THE RECORDS
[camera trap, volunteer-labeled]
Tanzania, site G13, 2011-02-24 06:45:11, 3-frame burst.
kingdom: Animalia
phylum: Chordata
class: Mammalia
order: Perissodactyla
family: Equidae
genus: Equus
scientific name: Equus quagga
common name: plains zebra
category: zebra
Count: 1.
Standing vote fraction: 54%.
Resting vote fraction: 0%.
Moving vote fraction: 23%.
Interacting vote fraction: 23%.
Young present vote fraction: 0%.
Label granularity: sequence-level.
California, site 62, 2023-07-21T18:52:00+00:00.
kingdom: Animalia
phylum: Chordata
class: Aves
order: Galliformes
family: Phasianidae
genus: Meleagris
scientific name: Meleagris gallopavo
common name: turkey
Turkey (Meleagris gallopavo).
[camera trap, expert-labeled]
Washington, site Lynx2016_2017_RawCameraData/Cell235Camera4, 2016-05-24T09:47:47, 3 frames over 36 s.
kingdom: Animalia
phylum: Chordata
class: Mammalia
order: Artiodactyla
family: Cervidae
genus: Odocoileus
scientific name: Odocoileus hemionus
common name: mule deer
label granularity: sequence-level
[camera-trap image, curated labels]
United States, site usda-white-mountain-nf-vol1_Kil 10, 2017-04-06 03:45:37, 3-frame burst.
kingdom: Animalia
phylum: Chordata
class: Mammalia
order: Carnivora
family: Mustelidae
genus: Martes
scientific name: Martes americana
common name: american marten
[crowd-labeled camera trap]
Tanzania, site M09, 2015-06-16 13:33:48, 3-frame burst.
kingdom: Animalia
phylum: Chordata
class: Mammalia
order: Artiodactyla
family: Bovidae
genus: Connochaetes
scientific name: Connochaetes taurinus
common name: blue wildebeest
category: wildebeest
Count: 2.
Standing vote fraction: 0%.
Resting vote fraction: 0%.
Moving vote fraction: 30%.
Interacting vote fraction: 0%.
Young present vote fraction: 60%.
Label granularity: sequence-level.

TASK STATEMENT
In the entries above, count each line holding the word "labeled" and give that count alone.

RESPONSE BELOW
3